Alexandre Vauthier part en scooter récupérer des cintres ou les broderies pour son prochain défilé: A 39 ans, ce couturier français, déjà repéré par la star américaine Rihanna, n'attend aucune aide pour percer.

«Je bosse, je bosse. D'ailleurs je ne fais que ça. Mais ça avance», répète invariablement cet ancien des maisons Mugler et Jean Paul Gaultier, crâne ras et barbe de plusieurs jours, souvent en jean.

Il a présenté sa quatrième collection à l'Institut du monde arabe à Paris lundi soir, en dehors du calendrier officiel de la couture. Quelques jours plus tôt, il recevait avec son équipe les mannequins pour le casting.

Des jeunes filles immenses attendent leur tour dans l'escalier, déchaussant leurs tennis pour enfiler des talons vertigineux. «Ça améliore tes chances», explique l'une d'elles.

Elles passent d'abord devant la directrice de casting, avant d'essayer plusieurs tenues dans le dressing qui contient les 22 looks du défilé. Des manteaux en plumes d'autruche, une combinaison en renard rasé, des pantalons stretch en velours et des ensembles aux grandes manches en voile mousseline.

«Je fais travailler les artisans, Lesage pour la broderie, le plumassier Lemarié et le bijoutier Goossens», qui fournit de larges bracelets en or figurant un V pour Vauthier, explique Alexandre, enthousiaste malgré la fournaise et la fatigue.

Cette collection en noir, blanc, or et violet, tranche avec les précédentes, aux épaulettes très marquées.

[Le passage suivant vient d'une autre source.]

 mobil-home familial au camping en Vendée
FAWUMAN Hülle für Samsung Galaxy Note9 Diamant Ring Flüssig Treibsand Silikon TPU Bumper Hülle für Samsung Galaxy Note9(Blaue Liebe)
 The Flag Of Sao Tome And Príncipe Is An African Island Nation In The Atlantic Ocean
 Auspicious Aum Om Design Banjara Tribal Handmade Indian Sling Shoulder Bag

Ses formes sont plus géométriques, la silhouette a changé même si le style reste sexy, avec des décolletés en V profonds et de nombreuses mini-robes.

La location d'une salle pour défiler à Paris reste très onéreuse: Il faut compter entre 10.000 à 15.000 euros le défilé. «Il n'y a pas d'endroits abordables pour les jeunes maisons», explique son attaché de presse.

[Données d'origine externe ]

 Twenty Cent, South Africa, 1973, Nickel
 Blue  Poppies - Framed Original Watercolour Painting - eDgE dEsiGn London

Mais sans défilé, point de salut si l'on veut se faire connaître et «grossir un peu» chaque saison.

Après le deuxième défilé, il y a un an, la styliste de Madonna avait fait venir toute la collection au Crillon. La star américaine avait choisi une mi-robe mi-combinaison strassée en jersey de soie.

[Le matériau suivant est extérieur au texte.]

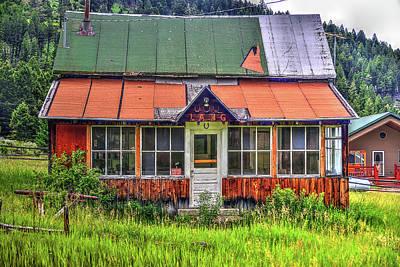 Photograph - The Elk Horn House by Richard J Cassato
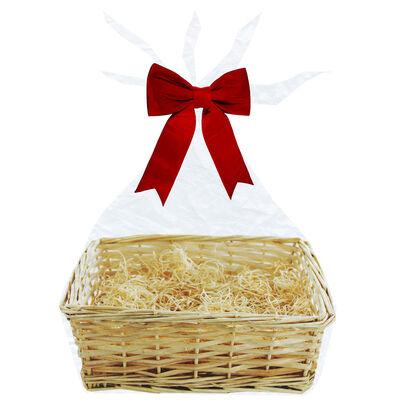 Small Hamper Basket image number 1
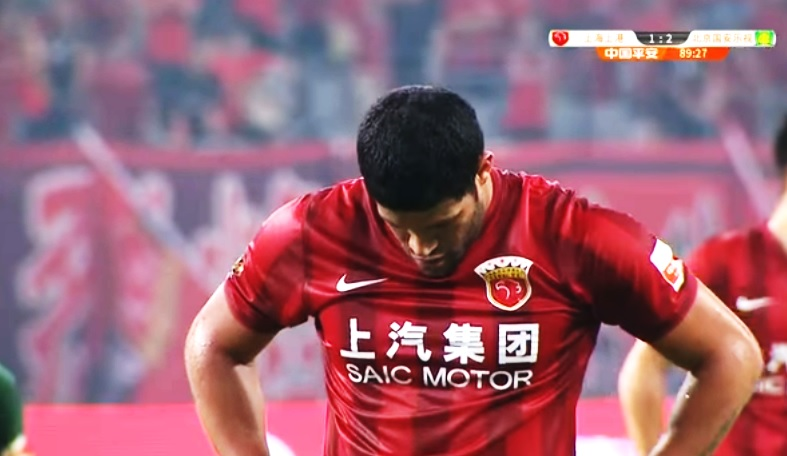 chinese super league salary cap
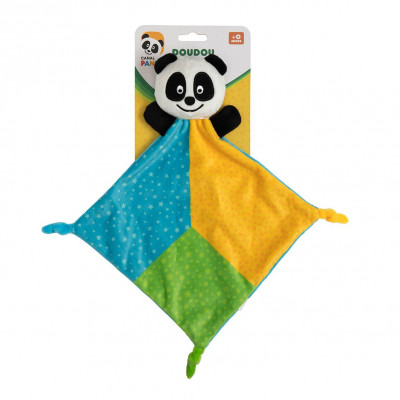 Panda - Doudou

Ensuite, le nom du couturier a circulé. Désormais, il habille régulièrement la chanteuse Rihanna, pour laquelle il a même conçu des costumes de scène incorporant de petites lumières. Et le Bon Marché, grand magasin parisien, propose une partie de ses collections à ses clientes.

Déçu de n'avoir pas remporté la semaine dernière le concours de l'Andam, dont il était finaliste et qui offre 220.000 euros pour lancer de jeunes créateurs français ou installés en France, Alexandre Vauthier espère un jour intégrer le club exclusif de la couture pour défiler dans le calendrier officiel.

En France, la «haute couture» est une appellation juridiquement protégée qui répond à certains critères, notamment en termes de pièces uniques sur mesure ou du nombre d'employés. Tous les six mois, les maisons bénéficiant de l'appellation se réunissent pour décider d'autoriser un styliste à défiler comme invité.